We say hi, give each other a kiss on the cheek and get into his car. Yep. That’s right. I’m now in a stranger’s car. Isn’t this exactly what I was taught NOT to do?! God, Alex. Anyway. We drive down to a local beach surrounded by bars and restaurants where we have dinner from some pop-up night food markets. All is going pretty well.

ImageLet’s not lie: I was totally wishing for a Matthew Le Nevez doppleganger. Dreams = unfulfilled. (Photo: Tina Smigielski)

We chat and he is a nice guy and a pretty interesting and intelligent person… but within half an hour I think we both know that we’re not attracted to each other (which is ideal on a date, isn’t it?) After eating we decide to go for a walk cos that’s the kind of thing that people do on dates, right? Within the first 100 metres we bump into two of his friends… which was mildly awkward considering the fact that I’m pretty sure that between us four we were thinking:
“Is this actually a date?”
“Who must they think that I am?”
“He didn’t tell me about her…
“This is not what it looks like.”
“Who is she?”
“When is this going to end?” 

Needless to say that I was pretty relieved when we got back to this walk of ours.

Now, I don’t know about you, but if I go for a walk on a date, it normally means that it’s a ‘Walk’ aka a romantic stroll with the opportunity purpose of canoodling.* Right? However, this walk was not of the ‘Walk’ variety due to a) the aforementioned lack of attraction and b) that he was power walking and thus, I was power walking too… which was probably due to a).

For those of you who know me in real life you may know that I have a tendency to walk fast as my default – this comes from a youth spent running late and trying to make up for this fact by walking faster. Thankfully, my punctuality has improved, but the fast walking has stuck. Except this guy’s fast walking was taking things to a whole new level.

But this wasn’t any old random fast walk. Oh, no. It was a random fast walk in Brand. New. Heels.
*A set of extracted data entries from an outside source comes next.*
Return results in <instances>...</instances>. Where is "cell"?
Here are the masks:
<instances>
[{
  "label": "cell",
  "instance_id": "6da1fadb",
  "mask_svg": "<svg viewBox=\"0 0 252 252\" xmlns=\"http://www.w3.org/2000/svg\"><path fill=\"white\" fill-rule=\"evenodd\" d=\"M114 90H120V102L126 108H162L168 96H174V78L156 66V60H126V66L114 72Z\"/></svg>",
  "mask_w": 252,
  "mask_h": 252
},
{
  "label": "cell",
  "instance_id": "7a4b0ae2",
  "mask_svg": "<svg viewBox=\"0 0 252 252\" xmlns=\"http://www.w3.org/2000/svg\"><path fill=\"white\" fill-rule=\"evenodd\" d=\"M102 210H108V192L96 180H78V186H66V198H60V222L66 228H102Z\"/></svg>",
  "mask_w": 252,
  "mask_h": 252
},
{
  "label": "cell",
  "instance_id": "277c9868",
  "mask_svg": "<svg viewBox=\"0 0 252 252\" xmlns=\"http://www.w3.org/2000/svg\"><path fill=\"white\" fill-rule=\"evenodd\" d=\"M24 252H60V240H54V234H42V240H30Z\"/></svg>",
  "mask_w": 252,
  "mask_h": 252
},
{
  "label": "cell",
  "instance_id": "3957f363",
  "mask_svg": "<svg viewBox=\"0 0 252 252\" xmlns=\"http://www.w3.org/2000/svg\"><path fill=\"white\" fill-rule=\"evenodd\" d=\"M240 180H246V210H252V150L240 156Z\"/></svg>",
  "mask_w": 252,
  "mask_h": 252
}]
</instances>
If you’re not someone who wears heels this equates to the regular breaking in new shoe pain multiplied by a lot. shoes in question.
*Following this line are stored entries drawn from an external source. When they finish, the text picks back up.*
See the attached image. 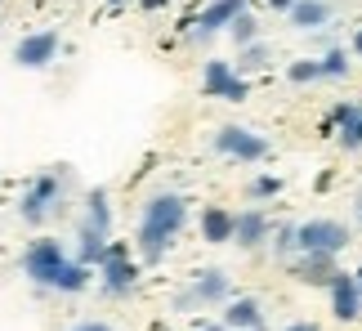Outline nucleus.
<instances>
[{
  "instance_id": "f257e3e1",
  "label": "nucleus",
  "mask_w": 362,
  "mask_h": 331,
  "mask_svg": "<svg viewBox=\"0 0 362 331\" xmlns=\"http://www.w3.org/2000/svg\"><path fill=\"white\" fill-rule=\"evenodd\" d=\"M188 219V202L179 192H157L144 206V219H139V255L144 260H161L165 246L175 242V233L184 228Z\"/></svg>"
},
{
  "instance_id": "f03ea898",
  "label": "nucleus",
  "mask_w": 362,
  "mask_h": 331,
  "mask_svg": "<svg viewBox=\"0 0 362 331\" xmlns=\"http://www.w3.org/2000/svg\"><path fill=\"white\" fill-rule=\"evenodd\" d=\"M296 246L304 255L317 251V255H340L344 246H349V228L336 224V219H304L296 228Z\"/></svg>"
},
{
  "instance_id": "7ed1b4c3",
  "label": "nucleus",
  "mask_w": 362,
  "mask_h": 331,
  "mask_svg": "<svg viewBox=\"0 0 362 331\" xmlns=\"http://www.w3.org/2000/svg\"><path fill=\"white\" fill-rule=\"evenodd\" d=\"M59 197H63V179L49 170V175L32 179V188H27L23 202H18V215L27 219V224H45V215L59 206Z\"/></svg>"
},
{
  "instance_id": "20e7f679",
  "label": "nucleus",
  "mask_w": 362,
  "mask_h": 331,
  "mask_svg": "<svg viewBox=\"0 0 362 331\" xmlns=\"http://www.w3.org/2000/svg\"><path fill=\"white\" fill-rule=\"evenodd\" d=\"M215 148L224 157H238V161H264L269 157V139L255 134V130H246V126H219Z\"/></svg>"
},
{
  "instance_id": "39448f33",
  "label": "nucleus",
  "mask_w": 362,
  "mask_h": 331,
  "mask_svg": "<svg viewBox=\"0 0 362 331\" xmlns=\"http://www.w3.org/2000/svg\"><path fill=\"white\" fill-rule=\"evenodd\" d=\"M54 59H59V32H27L18 45H13V63L18 67H32V72H40V67H49Z\"/></svg>"
},
{
  "instance_id": "423d86ee",
  "label": "nucleus",
  "mask_w": 362,
  "mask_h": 331,
  "mask_svg": "<svg viewBox=\"0 0 362 331\" xmlns=\"http://www.w3.org/2000/svg\"><path fill=\"white\" fill-rule=\"evenodd\" d=\"M63 260H67V251H63L59 242H32V246H27V255H23V273L36 286H49L54 273L63 269Z\"/></svg>"
},
{
  "instance_id": "0eeeda50",
  "label": "nucleus",
  "mask_w": 362,
  "mask_h": 331,
  "mask_svg": "<svg viewBox=\"0 0 362 331\" xmlns=\"http://www.w3.org/2000/svg\"><path fill=\"white\" fill-rule=\"evenodd\" d=\"M202 90L211 94V99H233V103L246 99V81H242V72H233V63H224V59H211V63H206Z\"/></svg>"
},
{
  "instance_id": "6e6552de",
  "label": "nucleus",
  "mask_w": 362,
  "mask_h": 331,
  "mask_svg": "<svg viewBox=\"0 0 362 331\" xmlns=\"http://www.w3.org/2000/svg\"><path fill=\"white\" fill-rule=\"evenodd\" d=\"M99 269H103V286H107V296H130V286H134V265H130V255H125V246H107V255L99 260Z\"/></svg>"
},
{
  "instance_id": "1a4fd4ad",
  "label": "nucleus",
  "mask_w": 362,
  "mask_h": 331,
  "mask_svg": "<svg viewBox=\"0 0 362 331\" xmlns=\"http://www.w3.org/2000/svg\"><path fill=\"white\" fill-rule=\"evenodd\" d=\"M224 296H228V273L224 269H202L188 286L184 305H219Z\"/></svg>"
},
{
  "instance_id": "9d476101",
  "label": "nucleus",
  "mask_w": 362,
  "mask_h": 331,
  "mask_svg": "<svg viewBox=\"0 0 362 331\" xmlns=\"http://www.w3.org/2000/svg\"><path fill=\"white\" fill-rule=\"evenodd\" d=\"M331 305H336V318H340V323H358V313H362V291H358L354 273H336V278H331Z\"/></svg>"
},
{
  "instance_id": "9b49d317",
  "label": "nucleus",
  "mask_w": 362,
  "mask_h": 331,
  "mask_svg": "<svg viewBox=\"0 0 362 331\" xmlns=\"http://www.w3.org/2000/svg\"><path fill=\"white\" fill-rule=\"evenodd\" d=\"M233 242H238L242 251H255V246L269 242V219H264V211H242V215H233Z\"/></svg>"
},
{
  "instance_id": "f8f14e48",
  "label": "nucleus",
  "mask_w": 362,
  "mask_h": 331,
  "mask_svg": "<svg viewBox=\"0 0 362 331\" xmlns=\"http://www.w3.org/2000/svg\"><path fill=\"white\" fill-rule=\"evenodd\" d=\"M242 9H246V0H211V5L202 9V18H197V36H215V32H224V27L238 18Z\"/></svg>"
},
{
  "instance_id": "ddd939ff",
  "label": "nucleus",
  "mask_w": 362,
  "mask_h": 331,
  "mask_svg": "<svg viewBox=\"0 0 362 331\" xmlns=\"http://www.w3.org/2000/svg\"><path fill=\"white\" fill-rule=\"evenodd\" d=\"M336 255H317V251H309L296 265V278L300 282H309V286H331V278H336Z\"/></svg>"
},
{
  "instance_id": "4468645a",
  "label": "nucleus",
  "mask_w": 362,
  "mask_h": 331,
  "mask_svg": "<svg viewBox=\"0 0 362 331\" xmlns=\"http://www.w3.org/2000/svg\"><path fill=\"white\" fill-rule=\"evenodd\" d=\"M286 13H291V23H296V27L317 32V27H327V18H331V5H327V0H296Z\"/></svg>"
},
{
  "instance_id": "2eb2a0df",
  "label": "nucleus",
  "mask_w": 362,
  "mask_h": 331,
  "mask_svg": "<svg viewBox=\"0 0 362 331\" xmlns=\"http://www.w3.org/2000/svg\"><path fill=\"white\" fill-rule=\"evenodd\" d=\"M259 323H264V313H259V305L255 300H233V305L224 309V327L228 331H259Z\"/></svg>"
},
{
  "instance_id": "dca6fc26",
  "label": "nucleus",
  "mask_w": 362,
  "mask_h": 331,
  "mask_svg": "<svg viewBox=\"0 0 362 331\" xmlns=\"http://www.w3.org/2000/svg\"><path fill=\"white\" fill-rule=\"evenodd\" d=\"M202 238L206 242H233V211H224V206H211V211L202 215Z\"/></svg>"
},
{
  "instance_id": "f3484780",
  "label": "nucleus",
  "mask_w": 362,
  "mask_h": 331,
  "mask_svg": "<svg viewBox=\"0 0 362 331\" xmlns=\"http://www.w3.org/2000/svg\"><path fill=\"white\" fill-rule=\"evenodd\" d=\"M86 282H90V265H81V260H63V269L54 273V291H67V296H76V291H86Z\"/></svg>"
},
{
  "instance_id": "a211bd4d",
  "label": "nucleus",
  "mask_w": 362,
  "mask_h": 331,
  "mask_svg": "<svg viewBox=\"0 0 362 331\" xmlns=\"http://www.w3.org/2000/svg\"><path fill=\"white\" fill-rule=\"evenodd\" d=\"M86 228H94V233L112 228V211H107V192L103 188H94L90 202H86Z\"/></svg>"
},
{
  "instance_id": "6ab92c4d",
  "label": "nucleus",
  "mask_w": 362,
  "mask_h": 331,
  "mask_svg": "<svg viewBox=\"0 0 362 331\" xmlns=\"http://www.w3.org/2000/svg\"><path fill=\"white\" fill-rule=\"evenodd\" d=\"M107 255V233H94V228H86L81 224V265H99V260Z\"/></svg>"
},
{
  "instance_id": "aec40b11",
  "label": "nucleus",
  "mask_w": 362,
  "mask_h": 331,
  "mask_svg": "<svg viewBox=\"0 0 362 331\" xmlns=\"http://www.w3.org/2000/svg\"><path fill=\"white\" fill-rule=\"evenodd\" d=\"M264 63H269V50H264L259 40H250V45L238 50V63H233V72H259Z\"/></svg>"
},
{
  "instance_id": "412c9836",
  "label": "nucleus",
  "mask_w": 362,
  "mask_h": 331,
  "mask_svg": "<svg viewBox=\"0 0 362 331\" xmlns=\"http://www.w3.org/2000/svg\"><path fill=\"white\" fill-rule=\"evenodd\" d=\"M228 32H233V40H238V50H242V45H250V40H259V23H255V18H250V13L242 9L238 18L228 23Z\"/></svg>"
},
{
  "instance_id": "4be33fe9",
  "label": "nucleus",
  "mask_w": 362,
  "mask_h": 331,
  "mask_svg": "<svg viewBox=\"0 0 362 331\" xmlns=\"http://www.w3.org/2000/svg\"><path fill=\"white\" fill-rule=\"evenodd\" d=\"M317 72H322V76H349V59H344V50H331L327 59H317Z\"/></svg>"
},
{
  "instance_id": "5701e85b",
  "label": "nucleus",
  "mask_w": 362,
  "mask_h": 331,
  "mask_svg": "<svg viewBox=\"0 0 362 331\" xmlns=\"http://www.w3.org/2000/svg\"><path fill=\"white\" fill-rule=\"evenodd\" d=\"M358 112H362V108H358V103H336V112H331V121H336V126H340V130H349V126H354V121H358Z\"/></svg>"
},
{
  "instance_id": "b1692460",
  "label": "nucleus",
  "mask_w": 362,
  "mask_h": 331,
  "mask_svg": "<svg viewBox=\"0 0 362 331\" xmlns=\"http://www.w3.org/2000/svg\"><path fill=\"white\" fill-rule=\"evenodd\" d=\"M322 72H317V63L313 59H300V63H291V81H317Z\"/></svg>"
},
{
  "instance_id": "393cba45",
  "label": "nucleus",
  "mask_w": 362,
  "mask_h": 331,
  "mask_svg": "<svg viewBox=\"0 0 362 331\" xmlns=\"http://www.w3.org/2000/svg\"><path fill=\"white\" fill-rule=\"evenodd\" d=\"M250 192H255V197H273V192H282V179L264 175V179H255V184H250Z\"/></svg>"
},
{
  "instance_id": "a878e982",
  "label": "nucleus",
  "mask_w": 362,
  "mask_h": 331,
  "mask_svg": "<svg viewBox=\"0 0 362 331\" xmlns=\"http://www.w3.org/2000/svg\"><path fill=\"white\" fill-rule=\"evenodd\" d=\"M340 144L344 148H362V112H358V121H354L349 130H340Z\"/></svg>"
},
{
  "instance_id": "bb28decb",
  "label": "nucleus",
  "mask_w": 362,
  "mask_h": 331,
  "mask_svg": "<svg viewBox=\"0 0 362 331\" xmlns=\"http://www.w3.org/2000/svg\"><path fill=\"white\" fill-rule=\"evenodd\" d=\"M273 246H277L282 255H286V251H296V228H277V242H273Z\"/></svg>"
},
{
  "instance_id": "cd10ccee",
  "label": "nucleus",
  "mask_w": 362,
  "mask_h": 331,
  "mask_svg": "<svg viewBox=\"0 0 362 331\" xmlns=\"http://www.w3.org/2000/svg\"><path fill=\"white\" fill-rule=\"evenodd\" d=\"M72 331H112V327H107V323H76Z\"/></svg>"
},
{
  "instance_id": "c85d7f7f",
  "label": "nucleus",
  "mask_w": 362,
  "mask_h": 331,
  "mask_svg": "<svg viewBox=\"0 0 362 331\" xmlns=\"http://www.w3.org/2000/svg\"><path fill=\"white\" fill-rule=\"evenodd\" d=\"M286 331H322V327H317V323H291Z\"/></svg>"
},
{
  "instance_id": "c756f323",
  "label": "nucleus",
  "mask_w": 362,
  "mask_h": 331,
  "mask_svg": "<svg viewBox=\"0 0 362 331\" xmlns=\"http://www.w3.org/2000/svg\"><path fill=\"white\" fill-rule=\"evenodd\" d=\"M291 5H296V0H269V9H282V13H286Z\"/></svg>"
},
{
  "instance_id": "7c9ffc66",
  "label": "nucleus",
  "mask_w": 362,
  "mask_h": 331,
  "mask_svg": "<svg viewBox=\"0 0 362 331\" xmlns=\"http://www.w3.org/2000/svg\"><path fill=\"white\" fill-rule=\"evenodd\" d=\"M197 331H228L224 323H206V327H197Z\"/></svg>"
},
{
  "instance_id": "2f4dec72",
  "label": "nucleus",
  "mask_w": 362,
  "mask_h": 331,
  "mask_svg": "<svg viewBox=\"0 0 362 331\" xmlns=\"http://www.w3.org/2000/svg\"><path fill=\"white\" fill-rule=\"evenodd\" d=\"M139 5H144V9H161L165 0H139Z\"/></svg>"
},
{
  "instance_id": "473e14b6",
  "label": "nucleus",
  "mask_w": 362,
  "mask_h": 331,
  "mask_svg": "<svg viewBox=\"0 0 362 331\" xmlns=\"http://www.w3.org/2000/svg\"><path fill=\"white\" fill-rule=\"evenodd\" d=\"M354 54H358V59H362V32L354 36Z\"/></svg>"
},
{
  "instance_id": "72a5a7b5",
  "label": "nucleus",
  "mask_w": 362,
  "mask_h": 331,
  "mask_svg": "<svg viewBox=\"0 0 362 331\" xmlns=\"http://www.w3.org/2000/svg\"><path fill=\"white\" fill-rule=\"evenodd\" d=\"M354 282H358V291H362V265H358V273H354Z\"/></svg>"
},
{
  "instance_id": "f704fd0d",
  "label": "nucleus",
  "mask_w": 362,
  "mask_h": 331,
  "mask_svg": "<svg viewBox=\"0 0 362 331\" xmlns=\"http://www.w3.org/2000/svg\"><path fill=\"white\" fill-rule=\"evenodd\" d=\"M107 5H125V0H107Z\"/></svg>"
}]
</instances>
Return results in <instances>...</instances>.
And this wasn’t any old random fast walk in brand new heels. It was a FOUR KILOMETRE fast walk in brand new heels. I kid you not. It really was. (I measured it on Google Maps and everything). Perhaps he was trying to kill time… So, after four kilometres I thought it would be a great time for a drink. Yes, pleaseeeeee!

But then it got even better, because I found out that he didn’t drink. Yes, that’s right: He. Doesn’t. Drink.

Look, I have nothing against people who don’t drink, but it just really isn’t conducive to dating me because a) I enjoy a drink, b) I will be hoping that you enjoy a drink too and c) it makes dating me a heck of a lot easier – just trust me on this.

This was not the revelation I needed, but I still wanted to be able to thank him for his kindness in returning my phone to me, so we ended up at Max Brenner per his request where he ate a chocolate fondant and we bumped into more of his friends (aka Well, This is Slightly Awkward: Round Two).

Afterwards he dropped me home where we sat at the top of my driveway listening to music in the car. It seemed appropriate to just sit in the car for a bit as a way of making up for our mutual lack of attraction or something. It was like we were going through the motions of “this is what we know we’re meant to do on a date”. But instead of locking lips we blared Macklemore & Ryan Lewis’ song, “Ceiling Can’t Hold Us”.

As it turned out my date knew every single word, which was quite impressive seeing as it was quite new at the time.

I got out of the car after a while, thanking him and saying goodnight, subconsciously taking the song with me in my head. I didn’t know it at the time, but I would end up loving it… to the extent that to this day I can still sing the entire song start to finish, word for word.

So, I guess there are some small, bizarre perks of going on a date with a complete stranger whom you didn’t really meet on a bus after all – especially if you’re like me and you have a soft spot for Macklemore and Ryan Lewis.

Alex x

* I can’t believe I just used that word.